__REQUIRED WORK__.
When the line containing "Synchronization index R increases" appears in the data below, begin copying there and stop only after the line containing "Answer (YES/NO): NO".

__INPUT__.
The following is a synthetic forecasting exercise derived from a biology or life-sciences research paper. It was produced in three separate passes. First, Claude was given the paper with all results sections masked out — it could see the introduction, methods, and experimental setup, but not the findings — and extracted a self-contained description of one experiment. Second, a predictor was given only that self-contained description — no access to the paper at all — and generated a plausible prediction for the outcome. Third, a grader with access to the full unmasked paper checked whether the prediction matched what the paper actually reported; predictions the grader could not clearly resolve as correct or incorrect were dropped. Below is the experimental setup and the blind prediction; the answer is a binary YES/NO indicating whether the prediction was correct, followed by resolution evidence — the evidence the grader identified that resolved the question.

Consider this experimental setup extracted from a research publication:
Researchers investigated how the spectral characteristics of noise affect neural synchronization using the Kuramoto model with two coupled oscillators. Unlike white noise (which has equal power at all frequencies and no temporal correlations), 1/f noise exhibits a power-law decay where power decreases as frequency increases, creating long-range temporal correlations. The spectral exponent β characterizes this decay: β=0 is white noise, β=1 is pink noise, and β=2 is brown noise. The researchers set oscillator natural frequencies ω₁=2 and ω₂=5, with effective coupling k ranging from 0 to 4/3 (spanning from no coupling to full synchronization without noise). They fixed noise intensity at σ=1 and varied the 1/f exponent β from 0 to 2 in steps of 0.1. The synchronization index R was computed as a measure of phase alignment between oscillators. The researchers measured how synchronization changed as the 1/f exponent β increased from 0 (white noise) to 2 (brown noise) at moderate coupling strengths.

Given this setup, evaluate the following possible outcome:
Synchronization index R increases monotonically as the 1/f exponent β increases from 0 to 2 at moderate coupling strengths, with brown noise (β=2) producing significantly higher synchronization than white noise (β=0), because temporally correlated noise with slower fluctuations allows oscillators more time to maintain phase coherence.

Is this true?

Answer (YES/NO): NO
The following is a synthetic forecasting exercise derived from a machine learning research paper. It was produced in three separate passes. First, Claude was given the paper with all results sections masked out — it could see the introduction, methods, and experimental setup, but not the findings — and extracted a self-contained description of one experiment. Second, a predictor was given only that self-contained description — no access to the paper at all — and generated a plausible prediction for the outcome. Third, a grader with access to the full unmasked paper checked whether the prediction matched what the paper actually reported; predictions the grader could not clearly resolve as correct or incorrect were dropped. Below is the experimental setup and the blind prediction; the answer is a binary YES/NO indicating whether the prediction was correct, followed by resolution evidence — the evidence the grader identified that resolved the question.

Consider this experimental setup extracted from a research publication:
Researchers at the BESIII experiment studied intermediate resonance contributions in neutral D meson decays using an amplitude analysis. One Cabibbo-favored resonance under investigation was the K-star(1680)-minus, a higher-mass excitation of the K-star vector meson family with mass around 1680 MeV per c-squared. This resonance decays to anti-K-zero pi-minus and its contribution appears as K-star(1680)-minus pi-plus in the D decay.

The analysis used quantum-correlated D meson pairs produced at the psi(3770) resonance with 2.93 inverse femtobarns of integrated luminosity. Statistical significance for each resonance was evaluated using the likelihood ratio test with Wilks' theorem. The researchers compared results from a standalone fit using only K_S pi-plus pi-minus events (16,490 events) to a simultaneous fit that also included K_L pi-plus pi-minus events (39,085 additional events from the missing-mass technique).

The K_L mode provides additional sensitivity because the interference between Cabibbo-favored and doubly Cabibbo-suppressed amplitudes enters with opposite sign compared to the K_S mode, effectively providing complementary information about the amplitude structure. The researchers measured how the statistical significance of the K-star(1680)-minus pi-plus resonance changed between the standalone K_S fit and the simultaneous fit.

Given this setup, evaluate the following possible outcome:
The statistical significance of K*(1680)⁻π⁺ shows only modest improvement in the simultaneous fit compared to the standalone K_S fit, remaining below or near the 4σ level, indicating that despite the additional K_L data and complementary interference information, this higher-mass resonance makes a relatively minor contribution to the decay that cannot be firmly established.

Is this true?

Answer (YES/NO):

__ANSWER TO THE EXERCISE__.
Synchronization index R increases monotonically as the 1/f exponent β increases from 0 to 2 at moderate coupling strengths, with brown noise (β=2) producing significantly higher synchronization than white noise (β=0), because temporally correlated noise with slower fluctuations allows oscillators more time to maintain phase coherence.

Is this true?

Answer (YES/NO): NO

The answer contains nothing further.